─── DATA FOR THE TASK

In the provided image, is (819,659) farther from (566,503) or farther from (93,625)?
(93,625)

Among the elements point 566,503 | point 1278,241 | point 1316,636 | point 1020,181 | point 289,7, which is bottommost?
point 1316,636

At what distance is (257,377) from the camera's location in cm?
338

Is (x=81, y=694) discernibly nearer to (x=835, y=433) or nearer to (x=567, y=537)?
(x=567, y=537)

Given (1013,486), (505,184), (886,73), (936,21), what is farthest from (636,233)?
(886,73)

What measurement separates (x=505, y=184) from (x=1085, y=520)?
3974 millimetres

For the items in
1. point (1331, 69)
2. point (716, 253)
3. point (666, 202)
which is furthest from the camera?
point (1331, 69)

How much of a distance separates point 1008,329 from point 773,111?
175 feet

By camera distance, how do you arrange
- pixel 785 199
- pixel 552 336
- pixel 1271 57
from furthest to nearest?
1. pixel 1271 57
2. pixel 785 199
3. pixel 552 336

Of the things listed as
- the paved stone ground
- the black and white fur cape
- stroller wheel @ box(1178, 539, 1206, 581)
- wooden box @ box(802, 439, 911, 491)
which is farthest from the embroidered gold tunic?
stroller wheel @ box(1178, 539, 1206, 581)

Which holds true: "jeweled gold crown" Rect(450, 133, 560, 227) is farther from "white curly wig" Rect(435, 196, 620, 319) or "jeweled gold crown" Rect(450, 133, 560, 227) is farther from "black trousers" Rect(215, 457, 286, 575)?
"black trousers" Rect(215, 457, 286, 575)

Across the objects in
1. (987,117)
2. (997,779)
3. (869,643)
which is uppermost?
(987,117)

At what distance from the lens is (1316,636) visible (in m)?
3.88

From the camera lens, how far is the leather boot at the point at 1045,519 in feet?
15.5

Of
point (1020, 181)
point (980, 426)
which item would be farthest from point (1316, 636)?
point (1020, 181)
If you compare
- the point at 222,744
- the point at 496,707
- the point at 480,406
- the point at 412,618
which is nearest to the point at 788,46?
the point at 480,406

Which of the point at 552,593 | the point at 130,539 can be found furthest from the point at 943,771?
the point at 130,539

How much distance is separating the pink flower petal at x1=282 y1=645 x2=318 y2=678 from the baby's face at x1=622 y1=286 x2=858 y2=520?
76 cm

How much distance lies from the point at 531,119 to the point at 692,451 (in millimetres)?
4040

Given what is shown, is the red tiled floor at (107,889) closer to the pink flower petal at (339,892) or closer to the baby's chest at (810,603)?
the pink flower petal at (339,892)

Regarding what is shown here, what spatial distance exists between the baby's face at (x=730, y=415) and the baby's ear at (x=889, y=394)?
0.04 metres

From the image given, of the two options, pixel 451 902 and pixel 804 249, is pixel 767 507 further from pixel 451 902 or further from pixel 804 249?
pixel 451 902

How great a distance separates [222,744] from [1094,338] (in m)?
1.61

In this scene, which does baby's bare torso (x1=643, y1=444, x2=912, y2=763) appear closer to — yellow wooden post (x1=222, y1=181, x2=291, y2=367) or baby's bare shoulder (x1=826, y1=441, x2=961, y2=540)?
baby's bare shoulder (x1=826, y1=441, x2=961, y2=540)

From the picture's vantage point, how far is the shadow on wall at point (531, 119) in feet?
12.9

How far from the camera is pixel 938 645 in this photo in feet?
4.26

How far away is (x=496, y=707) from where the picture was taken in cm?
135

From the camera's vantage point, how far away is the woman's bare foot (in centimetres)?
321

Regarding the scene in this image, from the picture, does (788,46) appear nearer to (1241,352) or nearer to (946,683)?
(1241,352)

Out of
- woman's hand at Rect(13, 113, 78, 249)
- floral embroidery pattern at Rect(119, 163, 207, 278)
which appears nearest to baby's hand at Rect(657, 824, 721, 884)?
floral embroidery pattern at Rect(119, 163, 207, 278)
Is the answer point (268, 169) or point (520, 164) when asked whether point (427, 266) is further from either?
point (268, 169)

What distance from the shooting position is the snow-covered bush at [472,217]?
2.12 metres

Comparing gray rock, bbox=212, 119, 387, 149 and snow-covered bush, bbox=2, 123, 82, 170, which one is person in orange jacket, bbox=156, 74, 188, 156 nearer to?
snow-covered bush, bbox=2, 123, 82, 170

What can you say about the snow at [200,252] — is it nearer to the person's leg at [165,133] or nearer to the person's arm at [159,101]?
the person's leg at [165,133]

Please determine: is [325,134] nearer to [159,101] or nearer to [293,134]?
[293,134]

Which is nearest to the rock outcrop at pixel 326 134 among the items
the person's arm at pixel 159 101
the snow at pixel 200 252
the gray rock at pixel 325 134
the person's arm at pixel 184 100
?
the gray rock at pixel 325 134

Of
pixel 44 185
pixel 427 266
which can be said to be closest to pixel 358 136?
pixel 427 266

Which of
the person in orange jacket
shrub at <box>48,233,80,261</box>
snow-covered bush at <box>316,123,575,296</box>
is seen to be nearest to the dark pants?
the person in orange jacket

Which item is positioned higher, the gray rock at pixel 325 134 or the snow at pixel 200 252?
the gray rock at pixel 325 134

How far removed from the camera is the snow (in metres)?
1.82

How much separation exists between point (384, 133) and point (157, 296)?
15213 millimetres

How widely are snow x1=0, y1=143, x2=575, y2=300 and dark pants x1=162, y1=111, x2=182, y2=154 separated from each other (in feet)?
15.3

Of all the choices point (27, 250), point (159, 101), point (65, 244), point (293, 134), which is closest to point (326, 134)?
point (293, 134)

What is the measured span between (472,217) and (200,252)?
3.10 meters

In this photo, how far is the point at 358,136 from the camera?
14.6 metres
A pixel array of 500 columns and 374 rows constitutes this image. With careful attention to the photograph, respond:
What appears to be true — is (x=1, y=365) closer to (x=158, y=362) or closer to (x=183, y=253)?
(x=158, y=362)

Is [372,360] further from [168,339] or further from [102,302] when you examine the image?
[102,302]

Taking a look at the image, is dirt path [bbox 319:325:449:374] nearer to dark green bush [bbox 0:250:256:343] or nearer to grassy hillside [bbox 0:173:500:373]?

──────

◆ EXERCISE DIRECTIONS ◆
Reproduce everything from the line containing "How much separation" down to the line containing "14.6 metres", including both of those lines.

◆ THE REPLY ◆
How much separation exists between point (384, 133) and point (157, 296)?
15213 millimetres

How widely are snow x1=0, y1=143, x2=575, y2=300 and dark pants x1=162, y1=111, x2=182, y2=154 separated from each other (in feet)?
15.3

Of all the choices point (27, 250), point (159, 101), point (65, 244), point (293, 134), which is closest to point (326, 134)?
point (293, 134)

What is the measured span between (472,217) and (200,252)?
3.10 meters

In this photo, how far is the point at 358,136 from the camera?
14.6 metres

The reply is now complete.